(Beginning of Supplied records)

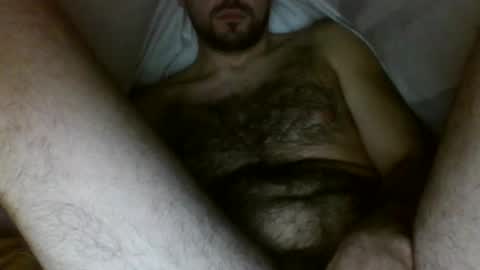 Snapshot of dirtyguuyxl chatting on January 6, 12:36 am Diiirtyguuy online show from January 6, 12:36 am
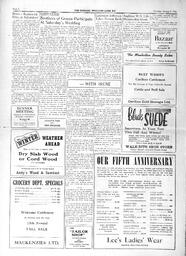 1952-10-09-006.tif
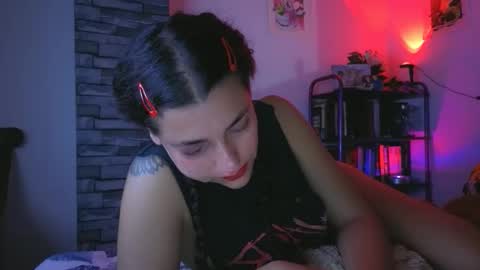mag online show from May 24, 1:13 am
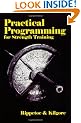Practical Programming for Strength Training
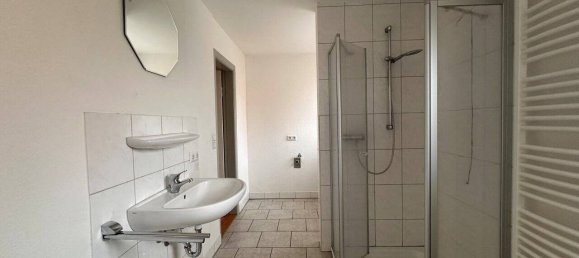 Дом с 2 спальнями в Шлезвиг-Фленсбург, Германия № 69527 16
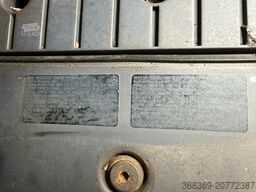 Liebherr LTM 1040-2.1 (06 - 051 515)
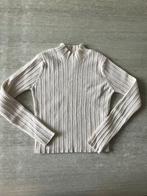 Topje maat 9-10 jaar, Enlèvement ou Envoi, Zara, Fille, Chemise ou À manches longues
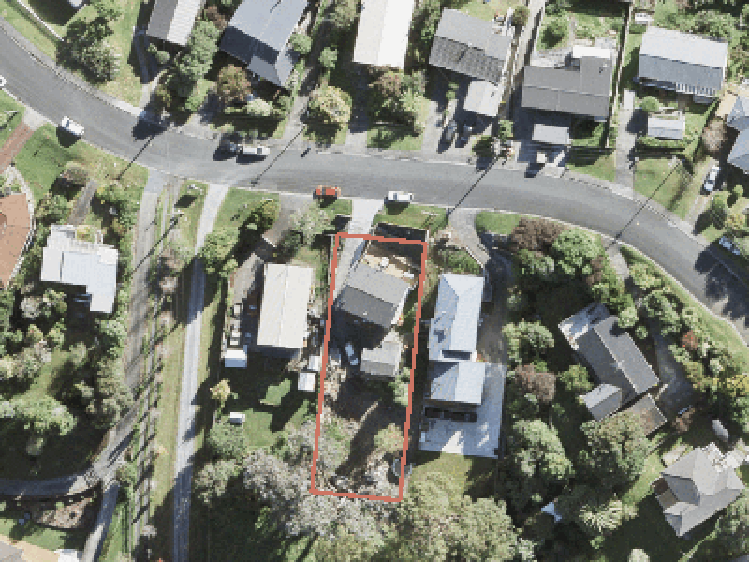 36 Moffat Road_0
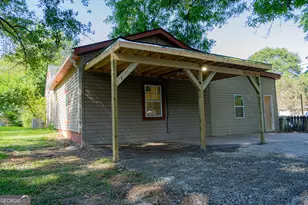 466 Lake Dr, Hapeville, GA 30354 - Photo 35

(End of Supplied records)
(Beginning of Supplied records)

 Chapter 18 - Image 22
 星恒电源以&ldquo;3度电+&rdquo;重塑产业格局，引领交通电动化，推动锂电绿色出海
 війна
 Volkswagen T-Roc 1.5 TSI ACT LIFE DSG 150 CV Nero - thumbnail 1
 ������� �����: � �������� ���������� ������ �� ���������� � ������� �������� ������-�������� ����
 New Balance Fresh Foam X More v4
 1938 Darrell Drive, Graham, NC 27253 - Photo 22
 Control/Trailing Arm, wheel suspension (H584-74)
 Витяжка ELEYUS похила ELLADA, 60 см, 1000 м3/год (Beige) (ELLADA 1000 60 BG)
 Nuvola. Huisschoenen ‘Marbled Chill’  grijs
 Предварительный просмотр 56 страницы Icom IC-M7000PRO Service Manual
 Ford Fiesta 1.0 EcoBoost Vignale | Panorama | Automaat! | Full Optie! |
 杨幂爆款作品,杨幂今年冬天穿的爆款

(End of Supplied records)

▶ **Work to be completed**: Above are entries with pictures among them. Write out exactly the lines from the one containing "Snapshot of dirtyguuyxl" through the one containing "466 Lake Dr, Hapeville, GA 30354 - Photo 35", ends included, and leave those pictures out.

▶ **Solution below**:
 Snapshot of dirtyguuyxl chatting on January 6, 12:36 am Diiirtyguuy online show from January 6, 12:36 am
 1952-10-09-006.tif
mag online show from May 24, 1:13 am
Practical Programming for Strength Training
 Дом с 2 спальнями в Шлезвиг-Фленсбург, Германия № 69527 16
 Liebherr LTM 1040-2.1 (06 - 051 515)
 Topje maat 9-10 jaar, Enlèvement ou Envoi, Zara, Fille, Chemise ou À manches longues
 36 Moffat Road_0
 466 Lake Dr, Hapeville, GA 30354 - Photo 35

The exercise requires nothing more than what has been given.